Bass technique: David Etheridge

Now we’ve had a preview of some of the things you’ll be looking at when learning double bass, let’s see how we go about it. Learning the instrument may seem blindingly obvious to some, but others (of which I was one, back in my student days) often fail to understand what they’re working towards with all those exercises and pieces. Let’s go back to first principles, which probably apply to all stringed instruments.


We start off with open strings, learning how to bow in different directions, make a great sound, and practise string changes with both up and down bows. Okay so far. Now, as soon as we bring the left hand into play, we’re adding extra notes to our musical vocabulary; remember that Victor Wooten has perceptively described the development of technique in this way. We learn more notes in order to be able to express ourselves on our chosen instrument. The more notes and music we know, the more we can say.

So we start with the half position, and the notes on each of the four strings. This gives a window of notes that are immediately available under the hand. Once we’ve got comfortable with that, and playing pieces that fit this position (F and Bb keys work very well here) we can then go on up a semitone to first position. Now you repeat the process, learning the next window of notes and keys.


Now the important bit, which will be echoed all the way up the neck: learning to move between positions. While half and first positions cover all the semitones between strings – covering what Steve Bailey calls ‘the area of the neck that pays the rent’ – eventually you’re going to explore higher positions all the way up the fingerboard. So on we go, expanding our range all the time. Add 2nd, 2 and 1/2, 3rd, 3 and 1/2, 4th and so on. New positions give you the option of playing exactly the same pitch at different points on different strings, and you get to choose which is the right one for you.

A slight digression here: one of the reasons I distrust tab so much is that it doesn’t encourage you to think for yourself, although it can be useful for fingering exercises. However, it’s not the be-all and end-all some folks claim it to be.

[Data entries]
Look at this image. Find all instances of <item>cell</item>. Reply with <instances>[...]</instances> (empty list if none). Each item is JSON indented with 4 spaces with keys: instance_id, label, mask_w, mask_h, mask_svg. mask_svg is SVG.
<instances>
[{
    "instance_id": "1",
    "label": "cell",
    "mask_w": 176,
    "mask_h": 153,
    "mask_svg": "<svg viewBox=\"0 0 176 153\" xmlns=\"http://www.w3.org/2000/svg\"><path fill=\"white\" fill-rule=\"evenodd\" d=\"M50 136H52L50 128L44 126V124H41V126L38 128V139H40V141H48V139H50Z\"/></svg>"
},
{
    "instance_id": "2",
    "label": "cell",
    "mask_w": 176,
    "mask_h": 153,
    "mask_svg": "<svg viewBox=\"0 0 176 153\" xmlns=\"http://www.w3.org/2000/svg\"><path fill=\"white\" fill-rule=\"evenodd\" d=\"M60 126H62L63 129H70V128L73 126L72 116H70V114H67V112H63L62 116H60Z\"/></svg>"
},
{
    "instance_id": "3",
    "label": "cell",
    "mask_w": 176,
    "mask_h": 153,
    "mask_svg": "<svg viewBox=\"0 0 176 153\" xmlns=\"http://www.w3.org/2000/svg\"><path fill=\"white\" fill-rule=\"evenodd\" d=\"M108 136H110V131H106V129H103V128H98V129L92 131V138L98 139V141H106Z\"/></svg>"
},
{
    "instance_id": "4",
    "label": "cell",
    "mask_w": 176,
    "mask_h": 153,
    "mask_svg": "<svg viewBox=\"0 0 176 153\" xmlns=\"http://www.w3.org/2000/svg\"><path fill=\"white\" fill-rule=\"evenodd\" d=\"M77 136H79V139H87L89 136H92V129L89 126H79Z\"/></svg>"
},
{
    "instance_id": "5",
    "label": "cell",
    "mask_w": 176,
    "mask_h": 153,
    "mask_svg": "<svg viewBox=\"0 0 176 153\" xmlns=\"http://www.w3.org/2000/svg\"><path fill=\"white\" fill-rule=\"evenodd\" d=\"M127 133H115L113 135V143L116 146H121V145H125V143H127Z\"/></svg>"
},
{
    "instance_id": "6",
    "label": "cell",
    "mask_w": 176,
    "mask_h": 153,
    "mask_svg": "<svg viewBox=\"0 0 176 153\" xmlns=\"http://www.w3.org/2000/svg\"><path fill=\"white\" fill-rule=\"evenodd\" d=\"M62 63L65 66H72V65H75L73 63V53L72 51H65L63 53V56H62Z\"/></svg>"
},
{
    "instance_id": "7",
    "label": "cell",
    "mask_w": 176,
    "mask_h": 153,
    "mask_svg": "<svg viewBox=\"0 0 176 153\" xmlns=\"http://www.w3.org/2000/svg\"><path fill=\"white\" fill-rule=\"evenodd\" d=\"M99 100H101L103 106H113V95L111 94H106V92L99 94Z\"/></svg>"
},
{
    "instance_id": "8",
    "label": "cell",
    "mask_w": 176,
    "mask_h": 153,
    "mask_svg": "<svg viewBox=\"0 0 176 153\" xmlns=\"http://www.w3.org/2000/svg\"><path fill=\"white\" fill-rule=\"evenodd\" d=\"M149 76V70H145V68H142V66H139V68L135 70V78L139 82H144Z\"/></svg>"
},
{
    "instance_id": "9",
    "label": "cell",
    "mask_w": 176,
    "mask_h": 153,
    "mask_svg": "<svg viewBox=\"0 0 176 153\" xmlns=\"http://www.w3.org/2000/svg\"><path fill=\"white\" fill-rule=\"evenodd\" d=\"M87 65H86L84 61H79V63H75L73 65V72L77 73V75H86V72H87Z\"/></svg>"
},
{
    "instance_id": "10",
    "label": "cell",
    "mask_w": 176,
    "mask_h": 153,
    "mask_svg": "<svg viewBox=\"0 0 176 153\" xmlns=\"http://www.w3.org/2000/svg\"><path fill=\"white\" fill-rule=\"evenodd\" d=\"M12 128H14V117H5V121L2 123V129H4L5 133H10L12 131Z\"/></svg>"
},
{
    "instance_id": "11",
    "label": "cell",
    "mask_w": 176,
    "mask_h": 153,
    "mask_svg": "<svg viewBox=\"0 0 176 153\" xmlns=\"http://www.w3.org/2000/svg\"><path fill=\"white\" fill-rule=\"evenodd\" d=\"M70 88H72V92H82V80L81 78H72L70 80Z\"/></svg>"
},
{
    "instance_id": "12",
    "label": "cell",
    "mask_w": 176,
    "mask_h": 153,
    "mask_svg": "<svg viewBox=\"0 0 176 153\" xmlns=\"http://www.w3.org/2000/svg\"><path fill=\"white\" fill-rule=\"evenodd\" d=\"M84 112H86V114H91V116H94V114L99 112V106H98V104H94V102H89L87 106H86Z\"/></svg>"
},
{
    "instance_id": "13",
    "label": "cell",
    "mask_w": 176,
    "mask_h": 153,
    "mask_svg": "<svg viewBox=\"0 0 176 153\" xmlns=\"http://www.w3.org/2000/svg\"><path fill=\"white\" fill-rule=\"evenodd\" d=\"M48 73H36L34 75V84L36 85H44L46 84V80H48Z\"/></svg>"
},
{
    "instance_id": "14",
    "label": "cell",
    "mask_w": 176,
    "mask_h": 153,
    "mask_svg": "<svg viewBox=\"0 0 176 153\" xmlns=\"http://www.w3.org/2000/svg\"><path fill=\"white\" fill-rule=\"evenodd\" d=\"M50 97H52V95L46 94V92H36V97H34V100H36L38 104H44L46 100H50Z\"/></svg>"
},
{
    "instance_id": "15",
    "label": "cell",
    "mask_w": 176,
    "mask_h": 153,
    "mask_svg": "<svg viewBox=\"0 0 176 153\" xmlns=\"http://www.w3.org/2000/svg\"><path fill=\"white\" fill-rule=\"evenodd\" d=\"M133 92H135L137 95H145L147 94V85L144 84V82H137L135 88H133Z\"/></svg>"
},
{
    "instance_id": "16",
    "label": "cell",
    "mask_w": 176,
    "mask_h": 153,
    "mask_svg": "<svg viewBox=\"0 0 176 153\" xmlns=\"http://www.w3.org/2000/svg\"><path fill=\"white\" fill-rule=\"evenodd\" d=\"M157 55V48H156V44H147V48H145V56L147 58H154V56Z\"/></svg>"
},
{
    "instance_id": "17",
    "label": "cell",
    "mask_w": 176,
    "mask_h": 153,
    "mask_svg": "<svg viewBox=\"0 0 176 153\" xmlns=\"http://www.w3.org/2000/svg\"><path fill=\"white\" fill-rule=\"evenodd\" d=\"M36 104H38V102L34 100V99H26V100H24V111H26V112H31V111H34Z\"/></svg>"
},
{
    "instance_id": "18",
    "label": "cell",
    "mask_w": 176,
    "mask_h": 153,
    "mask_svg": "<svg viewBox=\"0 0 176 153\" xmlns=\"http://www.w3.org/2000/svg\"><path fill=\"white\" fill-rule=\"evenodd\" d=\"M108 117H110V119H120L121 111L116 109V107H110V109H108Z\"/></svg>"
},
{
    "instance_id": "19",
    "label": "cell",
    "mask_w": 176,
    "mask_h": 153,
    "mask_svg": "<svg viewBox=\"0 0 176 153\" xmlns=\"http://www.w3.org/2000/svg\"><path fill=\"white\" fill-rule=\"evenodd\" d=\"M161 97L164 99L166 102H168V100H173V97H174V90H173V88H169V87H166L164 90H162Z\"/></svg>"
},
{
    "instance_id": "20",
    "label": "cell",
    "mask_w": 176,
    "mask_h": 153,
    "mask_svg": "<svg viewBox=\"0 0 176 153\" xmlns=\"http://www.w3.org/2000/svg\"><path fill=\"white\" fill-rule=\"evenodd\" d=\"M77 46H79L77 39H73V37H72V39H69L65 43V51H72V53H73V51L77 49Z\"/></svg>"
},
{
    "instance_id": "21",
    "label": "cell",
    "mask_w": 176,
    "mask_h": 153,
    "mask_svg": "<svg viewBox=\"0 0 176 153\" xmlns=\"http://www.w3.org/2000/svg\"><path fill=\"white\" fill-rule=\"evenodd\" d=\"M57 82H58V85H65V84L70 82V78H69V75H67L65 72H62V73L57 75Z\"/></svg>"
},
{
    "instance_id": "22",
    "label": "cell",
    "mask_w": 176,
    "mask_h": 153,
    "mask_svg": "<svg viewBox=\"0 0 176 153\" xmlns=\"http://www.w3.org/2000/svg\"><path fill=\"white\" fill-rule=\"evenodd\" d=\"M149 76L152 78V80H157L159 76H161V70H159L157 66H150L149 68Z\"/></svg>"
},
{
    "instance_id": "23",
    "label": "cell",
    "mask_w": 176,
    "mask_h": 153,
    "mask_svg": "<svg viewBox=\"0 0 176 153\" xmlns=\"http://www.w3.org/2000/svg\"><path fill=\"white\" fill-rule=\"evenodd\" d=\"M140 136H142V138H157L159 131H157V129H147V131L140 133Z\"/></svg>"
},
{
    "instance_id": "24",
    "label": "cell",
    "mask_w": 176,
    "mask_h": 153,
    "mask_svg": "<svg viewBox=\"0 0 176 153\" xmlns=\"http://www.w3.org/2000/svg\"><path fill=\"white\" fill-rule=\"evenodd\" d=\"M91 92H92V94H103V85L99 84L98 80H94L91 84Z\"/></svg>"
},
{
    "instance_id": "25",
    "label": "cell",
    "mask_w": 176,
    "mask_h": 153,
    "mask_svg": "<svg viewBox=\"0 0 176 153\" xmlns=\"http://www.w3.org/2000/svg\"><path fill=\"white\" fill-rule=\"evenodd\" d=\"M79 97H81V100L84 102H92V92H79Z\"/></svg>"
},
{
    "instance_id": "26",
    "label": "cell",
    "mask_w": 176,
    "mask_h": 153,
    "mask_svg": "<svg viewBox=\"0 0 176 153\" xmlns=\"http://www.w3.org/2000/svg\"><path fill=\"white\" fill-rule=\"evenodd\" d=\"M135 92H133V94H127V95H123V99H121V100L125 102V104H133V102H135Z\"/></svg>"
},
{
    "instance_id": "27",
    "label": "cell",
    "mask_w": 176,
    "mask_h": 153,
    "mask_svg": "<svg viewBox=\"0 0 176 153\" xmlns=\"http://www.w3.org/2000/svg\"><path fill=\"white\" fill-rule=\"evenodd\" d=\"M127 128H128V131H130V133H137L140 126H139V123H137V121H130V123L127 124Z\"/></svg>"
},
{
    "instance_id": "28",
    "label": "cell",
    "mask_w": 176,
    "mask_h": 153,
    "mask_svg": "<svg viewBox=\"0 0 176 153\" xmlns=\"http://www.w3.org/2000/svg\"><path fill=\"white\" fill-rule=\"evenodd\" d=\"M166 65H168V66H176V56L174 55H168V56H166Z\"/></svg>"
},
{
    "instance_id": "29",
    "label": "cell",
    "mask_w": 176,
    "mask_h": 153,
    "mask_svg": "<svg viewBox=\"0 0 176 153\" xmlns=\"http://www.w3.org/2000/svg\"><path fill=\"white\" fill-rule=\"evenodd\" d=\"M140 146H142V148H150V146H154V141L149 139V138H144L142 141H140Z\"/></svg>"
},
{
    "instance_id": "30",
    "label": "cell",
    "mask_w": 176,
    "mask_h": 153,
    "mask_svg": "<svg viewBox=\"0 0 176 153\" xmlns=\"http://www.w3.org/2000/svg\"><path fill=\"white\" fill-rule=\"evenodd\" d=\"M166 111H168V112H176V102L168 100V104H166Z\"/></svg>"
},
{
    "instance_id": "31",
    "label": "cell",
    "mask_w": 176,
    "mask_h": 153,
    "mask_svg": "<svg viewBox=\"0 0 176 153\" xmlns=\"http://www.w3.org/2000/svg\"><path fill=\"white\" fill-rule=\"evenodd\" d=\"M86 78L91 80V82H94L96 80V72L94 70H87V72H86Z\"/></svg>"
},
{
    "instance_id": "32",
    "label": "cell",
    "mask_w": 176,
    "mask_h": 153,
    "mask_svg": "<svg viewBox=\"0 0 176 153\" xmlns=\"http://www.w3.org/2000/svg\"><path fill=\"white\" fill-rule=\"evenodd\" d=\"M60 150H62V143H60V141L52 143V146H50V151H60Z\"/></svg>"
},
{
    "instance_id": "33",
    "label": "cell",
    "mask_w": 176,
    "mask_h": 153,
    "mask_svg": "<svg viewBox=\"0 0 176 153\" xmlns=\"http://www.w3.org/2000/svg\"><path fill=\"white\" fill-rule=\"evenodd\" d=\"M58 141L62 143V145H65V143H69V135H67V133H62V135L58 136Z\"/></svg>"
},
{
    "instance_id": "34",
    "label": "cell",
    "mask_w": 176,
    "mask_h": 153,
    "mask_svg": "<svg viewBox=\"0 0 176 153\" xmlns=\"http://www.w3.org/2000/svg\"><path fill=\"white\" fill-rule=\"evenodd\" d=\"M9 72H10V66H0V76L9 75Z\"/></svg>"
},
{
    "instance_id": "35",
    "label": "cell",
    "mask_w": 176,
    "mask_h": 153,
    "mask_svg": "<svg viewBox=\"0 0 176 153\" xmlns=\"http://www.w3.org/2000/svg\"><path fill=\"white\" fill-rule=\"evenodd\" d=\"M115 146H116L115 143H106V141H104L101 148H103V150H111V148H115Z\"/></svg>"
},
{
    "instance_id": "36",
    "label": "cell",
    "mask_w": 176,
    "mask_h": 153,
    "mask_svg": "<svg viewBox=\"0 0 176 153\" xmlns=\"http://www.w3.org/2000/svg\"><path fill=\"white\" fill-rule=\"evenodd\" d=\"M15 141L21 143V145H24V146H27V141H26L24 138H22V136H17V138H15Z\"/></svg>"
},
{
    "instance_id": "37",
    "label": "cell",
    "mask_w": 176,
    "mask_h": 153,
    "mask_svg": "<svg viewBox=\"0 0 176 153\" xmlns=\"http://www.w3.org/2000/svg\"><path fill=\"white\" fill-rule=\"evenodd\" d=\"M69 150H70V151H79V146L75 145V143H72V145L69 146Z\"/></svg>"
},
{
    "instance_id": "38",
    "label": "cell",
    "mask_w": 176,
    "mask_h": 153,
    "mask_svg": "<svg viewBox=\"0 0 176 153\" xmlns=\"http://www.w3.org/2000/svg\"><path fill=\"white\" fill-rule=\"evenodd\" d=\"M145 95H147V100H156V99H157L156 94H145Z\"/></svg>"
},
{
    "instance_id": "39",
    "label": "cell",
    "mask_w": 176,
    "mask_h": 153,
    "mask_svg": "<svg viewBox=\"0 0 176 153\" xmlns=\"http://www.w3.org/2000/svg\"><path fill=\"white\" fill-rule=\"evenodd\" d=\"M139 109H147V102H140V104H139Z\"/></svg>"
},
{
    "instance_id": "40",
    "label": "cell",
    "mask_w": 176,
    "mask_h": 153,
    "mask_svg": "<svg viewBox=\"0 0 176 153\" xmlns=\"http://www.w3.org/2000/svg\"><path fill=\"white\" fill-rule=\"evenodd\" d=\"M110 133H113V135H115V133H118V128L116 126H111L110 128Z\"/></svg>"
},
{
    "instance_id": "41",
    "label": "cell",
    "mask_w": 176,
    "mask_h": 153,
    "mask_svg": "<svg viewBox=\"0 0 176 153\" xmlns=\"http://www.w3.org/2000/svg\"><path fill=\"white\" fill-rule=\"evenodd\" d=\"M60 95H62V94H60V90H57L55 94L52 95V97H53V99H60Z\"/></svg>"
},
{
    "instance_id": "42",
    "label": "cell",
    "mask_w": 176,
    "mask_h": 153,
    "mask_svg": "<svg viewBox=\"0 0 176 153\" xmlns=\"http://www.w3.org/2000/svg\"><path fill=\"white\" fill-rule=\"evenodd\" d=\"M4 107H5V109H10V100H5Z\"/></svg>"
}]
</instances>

_ACTION ITEM 1_
Which keys does the double bass technique article say work very well for pieces in half position?
_ACTION ITEM 2_
Continue the double bass technique article from its final sentence.

_RESPONSE AREA 1_
F and Bb.

_RESPONSE AREA 2_
As we add more positions, many of the exercises in the books will have you tearing up and down the neck like a mad person: you may wonder why it’s like pulling teeth. What is not explained in most bass methods is what any particular exercise is designed to do. Invariably it’s designed to develop your muscle memory in position shifts that could be anything from a semitone to an octave or more, and all on the same string. Once the move is stored in the subconscious, you don’t have to look at the neck to see where you are and lose your place in the music, or eye contact with other musos. It all comes down to muscle memory, as you don’t have frets to help you, which is the whole point of learning these exercises. They’re a workout for hands, eyes, co-ordination and brain. They’re good for you.


In my column in BGM 87 I stated that I was uncertain how positions of the double bass were named and developed. Well, that issue had hardly hit the doormat when I had a phone call from a reader, Mark Meggido. In fact we ran across each other in the late 70s and early 80s during my time with Diz Disley, so you never know when your past is going to catch up with you. Mark is a spiffing guy who has provided the answer to my conundrum. Mark was told many years ago by his teacher that the position numbers are related to the diatonic notes of C major on the G string, but starting with B. If you think of the fourth finger in each of the whole numbered positions, it will correspond with the naturals in the scale like this: 1st/B, 2nd/C, 3rd/D, 4th/E, 5th/F, 6th/G, 7th/A. In the last two positions you’ll be using your 3rd finger instead, but you get the idea. The half positions therefore each deal with the sharps or flats between the naturals.